◆ **Activity**
Reproduce part of the pharma Q&A bot case study word for word, beginning at the words "Clarkston Consulting recently" and stopping after "full case study.".

◆ **Passage for review**
Clarkston Consulting recently partnered with a biopharmaceutical client on a pharma-centric Q&A bot. Read a synopsis of the project below or download the full case study.
In this case study, we highlight a recent project exploring generative capabilities in pharma, where Clarkston’s Digital, Data and Analytics team created a pharma-centric Q&A bot. Clarkston partnered with a long-standing biopharmaceutical client, developing a completely new application to better equip the client’s sales representatives with key information about their flagship drugs and studies. In addition to serving to enhance knowledge around the business’s internal developments, the application enables sales representatives to quickly ideate and generate new assets. These new assets are complete with source citations to existing assets, thereby ensuring the validity of responses and mitigating hallucinations. By creating a structured, internal knowledge base to pass off to a large language model (LLM), sales representatives are now able to interpret and analyze vast amounts of internal data that used to go underutilized, providing important information and resources to drive sales conversion, and ultimately save lives.

◆ **Given records**

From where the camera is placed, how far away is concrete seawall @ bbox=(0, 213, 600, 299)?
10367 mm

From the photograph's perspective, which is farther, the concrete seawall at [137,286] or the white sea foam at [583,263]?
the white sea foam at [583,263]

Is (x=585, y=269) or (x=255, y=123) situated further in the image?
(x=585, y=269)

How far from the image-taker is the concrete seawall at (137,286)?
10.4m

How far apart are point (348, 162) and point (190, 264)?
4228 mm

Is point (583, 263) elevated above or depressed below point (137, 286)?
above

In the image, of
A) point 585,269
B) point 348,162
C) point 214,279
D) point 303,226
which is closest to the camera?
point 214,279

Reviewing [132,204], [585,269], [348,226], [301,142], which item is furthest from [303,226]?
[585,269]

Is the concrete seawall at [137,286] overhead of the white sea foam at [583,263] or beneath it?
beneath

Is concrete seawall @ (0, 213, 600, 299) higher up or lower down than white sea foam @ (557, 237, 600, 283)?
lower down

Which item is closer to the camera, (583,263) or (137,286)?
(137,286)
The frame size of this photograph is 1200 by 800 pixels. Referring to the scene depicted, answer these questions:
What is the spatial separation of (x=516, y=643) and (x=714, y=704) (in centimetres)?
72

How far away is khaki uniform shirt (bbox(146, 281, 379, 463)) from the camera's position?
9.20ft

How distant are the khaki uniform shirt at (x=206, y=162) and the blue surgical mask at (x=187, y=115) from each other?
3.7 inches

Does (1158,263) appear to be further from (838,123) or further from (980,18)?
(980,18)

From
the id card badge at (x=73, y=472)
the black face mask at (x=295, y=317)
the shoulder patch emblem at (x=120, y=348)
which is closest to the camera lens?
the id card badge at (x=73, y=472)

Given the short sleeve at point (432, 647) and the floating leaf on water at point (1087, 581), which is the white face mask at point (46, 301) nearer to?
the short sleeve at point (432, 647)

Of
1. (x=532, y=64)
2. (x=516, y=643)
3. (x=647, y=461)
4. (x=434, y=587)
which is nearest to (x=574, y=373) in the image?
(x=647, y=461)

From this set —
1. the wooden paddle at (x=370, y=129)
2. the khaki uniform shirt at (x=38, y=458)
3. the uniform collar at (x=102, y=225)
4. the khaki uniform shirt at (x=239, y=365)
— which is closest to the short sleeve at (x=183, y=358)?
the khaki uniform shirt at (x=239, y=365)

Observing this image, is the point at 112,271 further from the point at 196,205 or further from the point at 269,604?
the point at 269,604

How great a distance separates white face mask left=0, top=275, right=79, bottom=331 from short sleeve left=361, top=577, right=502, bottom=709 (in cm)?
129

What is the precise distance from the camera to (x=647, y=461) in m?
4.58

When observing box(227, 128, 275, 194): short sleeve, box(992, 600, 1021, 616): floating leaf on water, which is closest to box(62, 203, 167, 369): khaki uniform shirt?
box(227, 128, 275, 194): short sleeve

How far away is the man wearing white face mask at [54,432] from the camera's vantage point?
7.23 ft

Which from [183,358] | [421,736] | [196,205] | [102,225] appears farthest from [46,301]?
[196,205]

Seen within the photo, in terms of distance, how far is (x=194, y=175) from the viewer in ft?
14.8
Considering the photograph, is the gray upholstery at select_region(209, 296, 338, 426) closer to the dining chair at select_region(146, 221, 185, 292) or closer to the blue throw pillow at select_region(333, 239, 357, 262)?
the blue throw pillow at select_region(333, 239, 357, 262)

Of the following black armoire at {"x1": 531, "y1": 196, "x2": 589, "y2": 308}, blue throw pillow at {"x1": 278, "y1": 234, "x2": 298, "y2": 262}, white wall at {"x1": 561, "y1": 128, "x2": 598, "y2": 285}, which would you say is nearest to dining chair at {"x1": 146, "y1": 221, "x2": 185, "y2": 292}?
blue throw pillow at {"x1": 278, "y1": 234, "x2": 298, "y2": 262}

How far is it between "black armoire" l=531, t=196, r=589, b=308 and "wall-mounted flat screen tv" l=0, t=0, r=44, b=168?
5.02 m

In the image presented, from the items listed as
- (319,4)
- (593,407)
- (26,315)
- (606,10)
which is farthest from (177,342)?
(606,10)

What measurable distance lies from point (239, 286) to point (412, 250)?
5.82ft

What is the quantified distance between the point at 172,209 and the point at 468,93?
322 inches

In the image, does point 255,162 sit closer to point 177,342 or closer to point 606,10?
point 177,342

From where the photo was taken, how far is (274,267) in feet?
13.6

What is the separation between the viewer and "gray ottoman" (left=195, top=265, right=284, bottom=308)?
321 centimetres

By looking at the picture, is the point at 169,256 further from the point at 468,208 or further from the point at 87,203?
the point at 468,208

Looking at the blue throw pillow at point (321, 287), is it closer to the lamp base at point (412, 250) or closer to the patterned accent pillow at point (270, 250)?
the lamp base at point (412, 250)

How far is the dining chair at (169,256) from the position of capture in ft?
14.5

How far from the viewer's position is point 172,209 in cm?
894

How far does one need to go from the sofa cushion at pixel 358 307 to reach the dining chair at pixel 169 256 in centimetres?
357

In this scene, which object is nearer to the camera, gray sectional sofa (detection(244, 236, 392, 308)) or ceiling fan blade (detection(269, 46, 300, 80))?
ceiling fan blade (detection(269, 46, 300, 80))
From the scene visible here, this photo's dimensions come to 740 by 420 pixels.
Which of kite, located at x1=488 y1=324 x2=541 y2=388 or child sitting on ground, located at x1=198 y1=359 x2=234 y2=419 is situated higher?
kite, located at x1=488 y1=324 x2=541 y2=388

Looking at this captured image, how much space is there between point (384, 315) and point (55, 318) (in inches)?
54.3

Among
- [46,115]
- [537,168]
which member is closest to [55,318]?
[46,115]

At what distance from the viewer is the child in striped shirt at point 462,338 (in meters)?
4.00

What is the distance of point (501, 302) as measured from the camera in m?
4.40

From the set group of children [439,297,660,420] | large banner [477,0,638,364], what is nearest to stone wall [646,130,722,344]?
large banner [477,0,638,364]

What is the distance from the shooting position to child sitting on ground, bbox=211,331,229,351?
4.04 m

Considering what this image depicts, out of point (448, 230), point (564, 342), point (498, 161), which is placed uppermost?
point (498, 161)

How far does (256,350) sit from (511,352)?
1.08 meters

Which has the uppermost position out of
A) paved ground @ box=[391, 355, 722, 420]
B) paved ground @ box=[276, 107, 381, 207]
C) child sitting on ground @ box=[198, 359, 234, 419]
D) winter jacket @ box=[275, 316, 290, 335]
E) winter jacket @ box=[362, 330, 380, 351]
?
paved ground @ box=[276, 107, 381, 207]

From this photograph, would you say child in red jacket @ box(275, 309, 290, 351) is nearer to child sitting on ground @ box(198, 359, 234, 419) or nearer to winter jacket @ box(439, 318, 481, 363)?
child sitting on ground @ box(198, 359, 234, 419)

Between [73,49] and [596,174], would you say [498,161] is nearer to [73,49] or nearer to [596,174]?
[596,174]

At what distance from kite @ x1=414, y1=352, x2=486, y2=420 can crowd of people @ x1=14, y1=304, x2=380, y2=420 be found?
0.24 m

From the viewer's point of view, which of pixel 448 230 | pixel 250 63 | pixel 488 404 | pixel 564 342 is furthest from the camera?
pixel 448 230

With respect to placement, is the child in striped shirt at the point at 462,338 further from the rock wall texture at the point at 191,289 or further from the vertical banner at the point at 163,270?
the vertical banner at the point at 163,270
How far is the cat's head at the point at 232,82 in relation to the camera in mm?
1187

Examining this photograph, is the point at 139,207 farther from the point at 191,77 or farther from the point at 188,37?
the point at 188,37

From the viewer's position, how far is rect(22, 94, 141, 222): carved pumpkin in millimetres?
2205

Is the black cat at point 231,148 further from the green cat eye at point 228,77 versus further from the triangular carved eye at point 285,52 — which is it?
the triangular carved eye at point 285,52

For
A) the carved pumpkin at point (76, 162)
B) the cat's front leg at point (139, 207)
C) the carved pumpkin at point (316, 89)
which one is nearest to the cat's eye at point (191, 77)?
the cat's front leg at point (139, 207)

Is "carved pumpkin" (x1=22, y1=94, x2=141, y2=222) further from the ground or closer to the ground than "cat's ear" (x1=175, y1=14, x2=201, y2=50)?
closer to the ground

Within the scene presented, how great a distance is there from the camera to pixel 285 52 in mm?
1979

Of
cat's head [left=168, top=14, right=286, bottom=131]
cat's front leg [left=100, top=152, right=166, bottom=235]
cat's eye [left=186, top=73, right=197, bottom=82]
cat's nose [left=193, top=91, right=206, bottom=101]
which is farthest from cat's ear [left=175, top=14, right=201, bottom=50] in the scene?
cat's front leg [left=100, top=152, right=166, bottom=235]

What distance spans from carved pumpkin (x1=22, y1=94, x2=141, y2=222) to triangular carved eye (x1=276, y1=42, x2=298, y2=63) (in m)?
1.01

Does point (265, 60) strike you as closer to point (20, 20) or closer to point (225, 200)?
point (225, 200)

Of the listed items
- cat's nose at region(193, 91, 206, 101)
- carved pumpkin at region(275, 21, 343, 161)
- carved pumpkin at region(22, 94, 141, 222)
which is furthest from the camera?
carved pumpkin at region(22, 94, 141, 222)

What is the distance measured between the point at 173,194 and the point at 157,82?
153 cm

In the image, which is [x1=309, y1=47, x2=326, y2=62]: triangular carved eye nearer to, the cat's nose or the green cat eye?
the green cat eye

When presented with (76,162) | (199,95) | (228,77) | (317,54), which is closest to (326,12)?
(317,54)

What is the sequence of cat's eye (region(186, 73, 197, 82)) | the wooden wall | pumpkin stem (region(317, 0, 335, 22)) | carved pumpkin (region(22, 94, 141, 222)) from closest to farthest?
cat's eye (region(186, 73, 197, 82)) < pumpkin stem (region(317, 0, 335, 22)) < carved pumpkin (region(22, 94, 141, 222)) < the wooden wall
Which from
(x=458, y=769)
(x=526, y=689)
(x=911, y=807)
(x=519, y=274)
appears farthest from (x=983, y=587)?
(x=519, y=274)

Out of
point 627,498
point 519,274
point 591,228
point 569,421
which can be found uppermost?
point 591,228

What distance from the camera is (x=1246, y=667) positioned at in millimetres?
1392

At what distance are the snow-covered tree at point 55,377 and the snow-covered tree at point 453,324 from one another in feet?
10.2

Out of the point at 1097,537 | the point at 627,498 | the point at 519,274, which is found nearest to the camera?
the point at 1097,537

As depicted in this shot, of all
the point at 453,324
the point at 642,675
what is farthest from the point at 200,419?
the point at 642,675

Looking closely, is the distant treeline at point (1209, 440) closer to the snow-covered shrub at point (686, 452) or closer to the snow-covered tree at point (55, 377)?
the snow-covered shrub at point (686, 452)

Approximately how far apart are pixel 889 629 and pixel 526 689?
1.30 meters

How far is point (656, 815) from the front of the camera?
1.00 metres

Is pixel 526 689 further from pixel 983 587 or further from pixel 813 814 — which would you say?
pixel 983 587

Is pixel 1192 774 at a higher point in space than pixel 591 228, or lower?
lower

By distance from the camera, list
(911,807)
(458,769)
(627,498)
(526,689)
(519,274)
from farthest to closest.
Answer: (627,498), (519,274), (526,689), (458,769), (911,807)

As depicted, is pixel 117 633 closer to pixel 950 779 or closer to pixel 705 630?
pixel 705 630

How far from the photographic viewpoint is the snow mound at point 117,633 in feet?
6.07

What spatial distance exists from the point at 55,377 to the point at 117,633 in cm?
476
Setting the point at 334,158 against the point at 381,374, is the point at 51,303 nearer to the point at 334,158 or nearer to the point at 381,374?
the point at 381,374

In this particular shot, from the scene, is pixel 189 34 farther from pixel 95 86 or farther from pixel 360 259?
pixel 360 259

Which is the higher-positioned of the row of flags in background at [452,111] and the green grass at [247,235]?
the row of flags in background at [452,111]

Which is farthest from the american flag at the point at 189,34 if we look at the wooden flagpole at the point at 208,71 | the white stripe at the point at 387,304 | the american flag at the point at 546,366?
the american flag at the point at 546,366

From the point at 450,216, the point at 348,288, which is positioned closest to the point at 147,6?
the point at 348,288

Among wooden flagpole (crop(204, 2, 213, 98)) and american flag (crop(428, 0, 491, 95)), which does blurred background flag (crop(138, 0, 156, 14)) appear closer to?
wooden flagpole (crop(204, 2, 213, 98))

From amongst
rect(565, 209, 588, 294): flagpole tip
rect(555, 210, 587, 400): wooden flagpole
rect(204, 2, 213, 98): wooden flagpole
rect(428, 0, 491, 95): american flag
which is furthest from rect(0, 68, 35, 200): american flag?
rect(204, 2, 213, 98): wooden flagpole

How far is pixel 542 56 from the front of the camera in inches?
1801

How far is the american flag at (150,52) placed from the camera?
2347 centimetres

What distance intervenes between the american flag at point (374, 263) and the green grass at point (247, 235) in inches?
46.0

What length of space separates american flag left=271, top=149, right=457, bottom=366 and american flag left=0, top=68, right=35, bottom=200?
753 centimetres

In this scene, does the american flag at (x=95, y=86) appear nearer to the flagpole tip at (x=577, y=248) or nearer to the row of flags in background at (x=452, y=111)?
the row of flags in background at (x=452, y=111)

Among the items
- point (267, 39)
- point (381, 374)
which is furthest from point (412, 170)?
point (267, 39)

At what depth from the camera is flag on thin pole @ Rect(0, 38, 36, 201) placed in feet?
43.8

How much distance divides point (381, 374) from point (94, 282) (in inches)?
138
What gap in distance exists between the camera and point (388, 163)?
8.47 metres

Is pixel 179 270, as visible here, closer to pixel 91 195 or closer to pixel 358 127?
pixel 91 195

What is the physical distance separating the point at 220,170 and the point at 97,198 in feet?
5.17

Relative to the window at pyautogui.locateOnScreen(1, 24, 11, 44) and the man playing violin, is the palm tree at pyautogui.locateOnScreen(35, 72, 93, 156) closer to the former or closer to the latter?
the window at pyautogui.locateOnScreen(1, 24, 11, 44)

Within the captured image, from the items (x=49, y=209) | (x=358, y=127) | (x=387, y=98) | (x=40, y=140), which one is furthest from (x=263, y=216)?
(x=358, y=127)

◆ **Problem solution**
Clarkston Consulting recently partnered with a biopharmaceutical client on a pharma-centric Q&A bot. Read a synopsis of the project below or download the full case study.